• Problem
Under this line sits a listing. Repeat exactly and only its lines from the one holding "Afghan Kush Regular Seeds-WOSR-4030841" through the one holding "Lanni Orchards in"; skip pictures.

• Record extracts
————
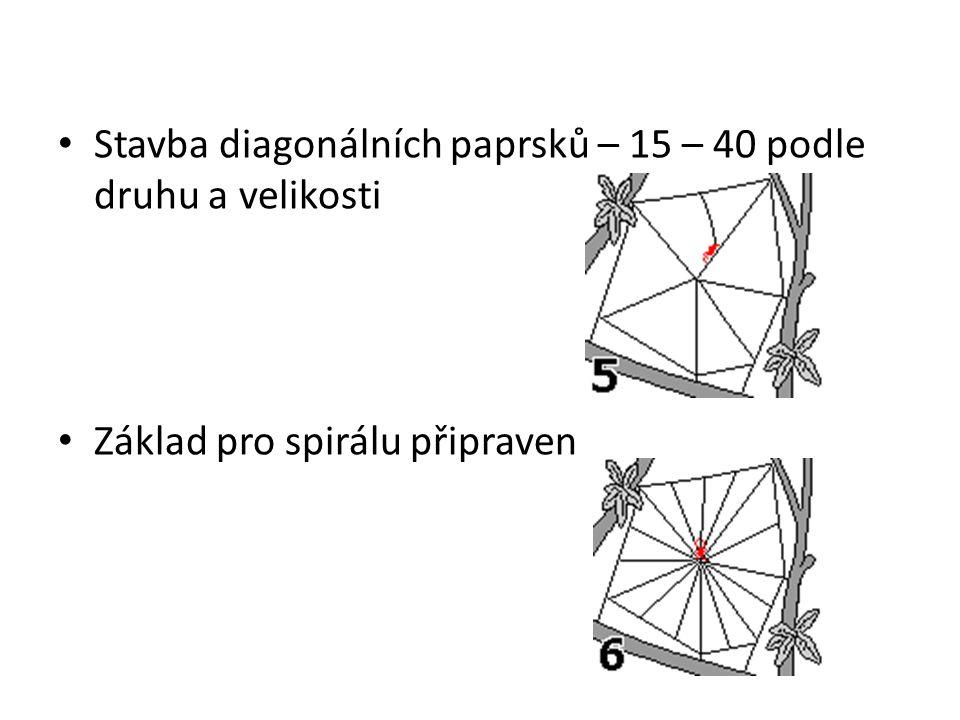 Stavba diagonálních paprsků – 15 – 40 podle druhu a velikosti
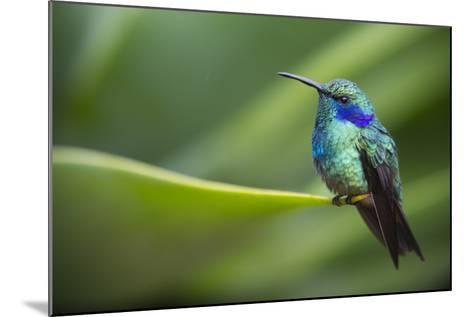 A Perching Green Violet Ear Hummingbird-Roy Toft-Mounted Photographic Print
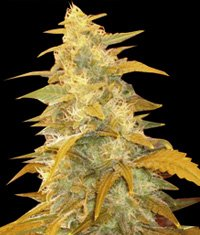 Afghan Kush Regular Seeds-WOSR-4030841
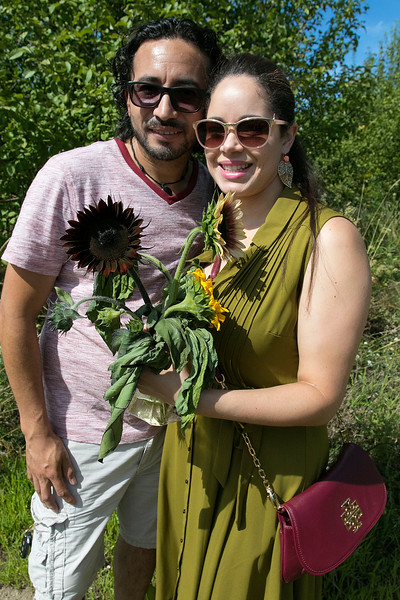 Lanni Orchards in Lunenburg held a Sunflower Festival on Saturday, August 31, 2019. The morning rush of people to see the sunflowers and get one was large so by the middle of the day not many sunflowers were left. Byron Garcia and Jessica Diaz of Boston where lucky to find these ones. SENTINEL & ENTERPRISE/JOHN LOVE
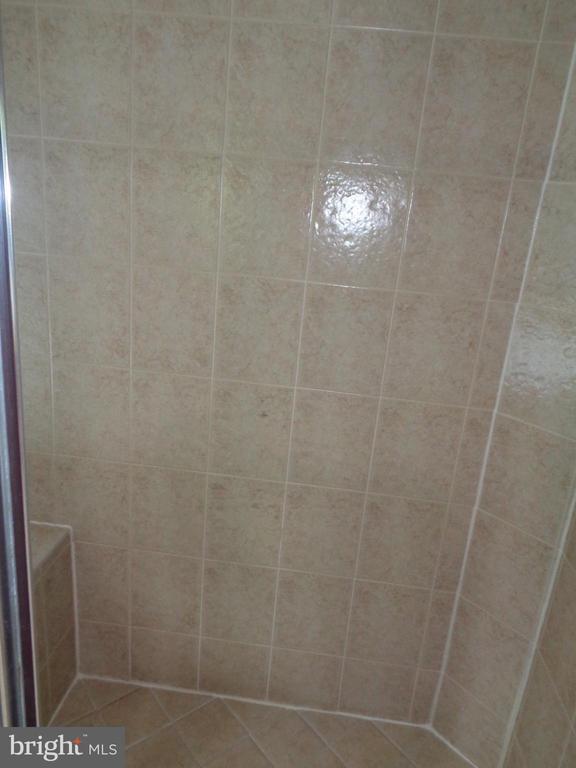 Owner's Shower - 4524 MOSSER MILL CT, WOODBRIDGE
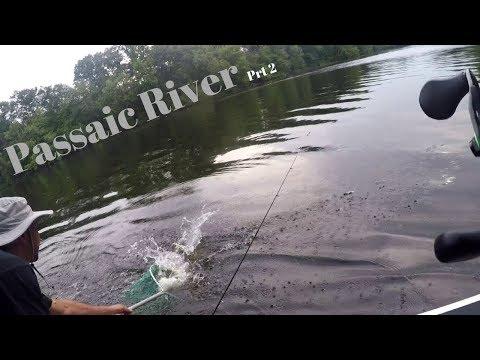 Caught My First Northern Pike!!! (Passaic River)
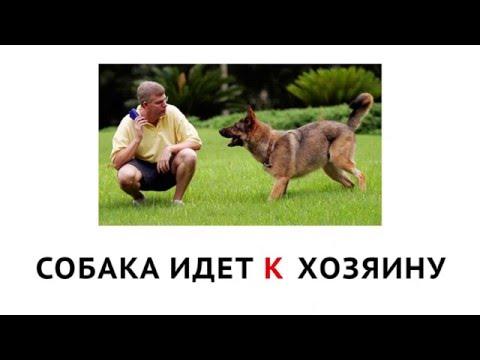 Время говорить по-русски::Уроки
————
• Exercise result
 Afghan Kush Regular Seeds-WOSR-4030841
 Lanni Orchards in Lunenburg held a Sunflower Festival on Saturday, August 31, 2019. The morning rush of people to see the sunflowers and get one was large so by the middle of the day not many sunflowers were left. Byron Garcia and Jessica Diaz of Boston where lucky to find these ones. SENTINEL & ENTERPRISE/JOHN LOVE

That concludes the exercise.